After 30 years of teaching, art teacher Peggy Bollman said she feels ready to retire soon. 

“I am getting old,” she said, with a smile.

But the amount of pension money she would receive is based on her salary, which in Bollman’s experience, comes up short compared to pay in other districts.

“I have seen other school districts offer from $5,000 to $15,000 dollars a year more than Highland Park, so it’s a significant difference,” Bollman said. “I know that there are teachers, sadly, that have gone to other school districts for that reason.”

I know that there are teachers, sadly, that have gone to other school districts for that reason”

— Peggy Bollman

The district ranks 24th in compensation for teachers with a bachelor’s degree and 22nd for teachers with a master’s degree out of 25 equivalent North Texas school districts as of last school year, according to the district. The district’s average base salary for teachers after five years is $51,858. The compensation plan details that teacher salaries range from $50,300 to $68,000, depending on experience, with additional stipends available in certain cases. 

To be able to pay teachers more, the Board of Trustees called for an election, asking voters to make more of the money raised from property taxes available from the state. 

In cases like this, the state of Texas uses the term “golden penny.”

Golden pennies represent tax revenue that is used for local affairs and is not subject to recapture by the state government. When they are accessed by voters, all the revenue generated by the pennies stays in the school district to aid in issues such as teacher salaries.

In short, by claiming more property tax revenue for local purposes rather than state purposes, the school district can raise money without having to raise taxes for the residents.

This move is welcome to English teacher Jackie Moryan, who would like her salary to match those in other districts.

“I made significantly more in Irving,” Moryan said. “In Irving, they pay about 20% more.” 

However, not all teachers are experiencing a gap. April Burns, a volleyball coach and geometry teacher is being paid more than at her previous school. 

“Before I came here, I worked at a low income school, and I actually made less because it was a more rural district,” Burns said. 

Teachers with extra positions of responsibility, like Burns, who teaches a core class and coaches a sport, get an extra payment. Teachers with a master’s degree also get an annual stipend of $2,500, and those with a doctorate get twice that amount.

Teachers in the district must earn a master’s degree within seven years of being hired.

“Highland Park requires a master’s degree, and teachers with master’s degrees should, of course, earn more,” Bollman said.

She supports the proposition from the Board of Trustees to increase teacher compensation.

“We are professionals, and I think that based on the quality of education we perform here at Highland Park, we should be paid more,” Bollman said.

While the election will take place on Nov. 2, early voting started Oct. 18. Voters can cast their ballots at the HPISD Administration Building, or at University Park United Methodist Church.

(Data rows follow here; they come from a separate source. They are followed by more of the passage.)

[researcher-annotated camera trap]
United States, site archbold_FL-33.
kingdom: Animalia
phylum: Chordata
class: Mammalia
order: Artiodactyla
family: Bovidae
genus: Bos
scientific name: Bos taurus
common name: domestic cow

If the golden penny proposition passes, it will generate approximately $3.6 million additional revenue in the form of four golden pennies for the school district, while still reducing HPISD property owners’ tax rates by 2.1 cents per $100 – a five-year low.

A majority vote against the golden pennies will decrease the tax rate by 6.1 cents per $100 of assessed property value. Teacher compensation would not increase, and the top reason teachers reject job offers or resign from the district is compensation, according to numbers released by the school district.

“There are people who have gone to other places because the pay is better,” Bollman said. “That’s a really difficult choice to make when you’re at a school that you enjoy teaching at.”

Bollman, who has taught at the school for nine years, said she decided to stay because of the students. 

“The kids here do work hard,” she said. “They’re overall respectful and cooperative.”

She doesn’t have to address disciplinary issues as often as she has in the past, so she

gets to spend more of her time teaching.

“It means that my retirement will probably be a little bit less, but I love teaching,” she said. “And I found it to be a joy here.”